* START DATA FOR THIS EXERCISE *
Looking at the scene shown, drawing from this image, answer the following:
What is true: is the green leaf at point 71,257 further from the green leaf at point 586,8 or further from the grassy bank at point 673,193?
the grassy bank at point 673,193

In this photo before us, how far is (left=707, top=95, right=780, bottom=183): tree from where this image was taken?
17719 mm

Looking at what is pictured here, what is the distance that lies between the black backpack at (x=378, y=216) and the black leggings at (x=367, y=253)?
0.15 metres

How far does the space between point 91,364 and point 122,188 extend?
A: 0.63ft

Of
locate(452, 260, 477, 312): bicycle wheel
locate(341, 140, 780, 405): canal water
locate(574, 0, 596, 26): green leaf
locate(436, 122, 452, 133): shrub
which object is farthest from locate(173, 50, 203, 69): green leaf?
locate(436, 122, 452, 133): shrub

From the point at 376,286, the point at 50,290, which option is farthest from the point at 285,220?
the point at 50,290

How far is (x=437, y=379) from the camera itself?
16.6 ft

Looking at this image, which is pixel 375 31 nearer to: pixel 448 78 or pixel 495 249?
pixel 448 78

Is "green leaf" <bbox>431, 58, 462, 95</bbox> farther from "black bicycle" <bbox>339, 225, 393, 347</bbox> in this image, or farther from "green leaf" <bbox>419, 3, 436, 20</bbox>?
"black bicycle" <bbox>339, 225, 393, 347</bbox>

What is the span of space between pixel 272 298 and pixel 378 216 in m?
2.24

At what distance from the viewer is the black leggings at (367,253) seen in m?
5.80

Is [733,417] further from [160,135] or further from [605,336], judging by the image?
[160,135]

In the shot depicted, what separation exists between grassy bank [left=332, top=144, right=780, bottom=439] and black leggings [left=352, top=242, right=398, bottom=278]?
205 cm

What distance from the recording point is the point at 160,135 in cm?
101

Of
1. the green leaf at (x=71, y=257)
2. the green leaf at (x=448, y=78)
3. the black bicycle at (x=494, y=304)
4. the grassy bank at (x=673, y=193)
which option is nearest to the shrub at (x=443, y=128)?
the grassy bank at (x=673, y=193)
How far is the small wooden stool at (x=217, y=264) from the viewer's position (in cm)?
* END DATA FOR THIS EXERCISE *
Each record must be returned exactly as it is written.

Looking at the scene shown, drawing from this image, answer the following:
What is true: is the green leaf at point 71,257 further from the green leaf at point 586,8 or further from the grassy bank at point 673,193?
the grassy bank at point 673,193

In this photo before us, how far is (left=707, top=95, right=780, bottom=183): tree from where this image was taken?
17719 mm

Looking at what is pictured here, what is the distance that lies between the black backpack at (x=378, y=216) and the black leggings at (x=367, y=253)?
0.15 metres

How far does the space between point 91,364 and point 122,188 extend?
A: 0.63ft

Of
locate(452, 260, 477, 312): bicycle wheel
locate(341, 140, 780, 405): canal water
locate(574, 0, 596, 26): green leaf
locate(436, 122, 452, 133): shrub
which object is farthest from locate(173, 50, 203, 69): green leaf?
locate(436, 122, 452, 133): shrub

From the point at 376,286, the point at 50,290, which option is farthest from the point at 285,220?
the point at 50,290

How far is (x=437, y=379) from the camera itself?
16.6 ft

Looking at this image, which is pixel 375 31 nearer to: pixel 448 78 or pixel 495 249?
pixel 448 78

Is "green leaf" <bbox>431, 58, 462, 95</bbox> farther from "black bicycle" <bbox>339, 225, 393, 347</bbox> in this image, or farther from "green leaf" <bbox>419, 3, 436, 20</bbox>?
"black bicycle" <bbox>339, 225, 393, 347</bbox>

What is the span of space between pixel 272 298 and pixel 378 216 in m?
2.24

At what distance from the viewer is the black leggings at (367,253) seen in m?
5.80

Is [733,417] further from [160,135] or further from [605,336], judging by the image?
[160,135]

In the shot depicted, what separation exists between grassy bank [left=332, top=144, right=780, bottom=439] and black leggings [left=352, top=242, right=398, bottom=278]?
205 cm

What distance from the recording point is the point at 160,135 in cm?
101

Of
1. the green leaf at (x=71, y=257)
2. the green leaf at (x=448, y=78)
3. the black bicycle at (x=494, y=304)
4. the grassy bank at (x=673, y=193)
which option is nearest to the shrub at (x=443, y=128)?
the grassy bank at (x=673, y=193)
How far is the small wooden stool at (x=217, y=264) from the viewer's position (in cm)?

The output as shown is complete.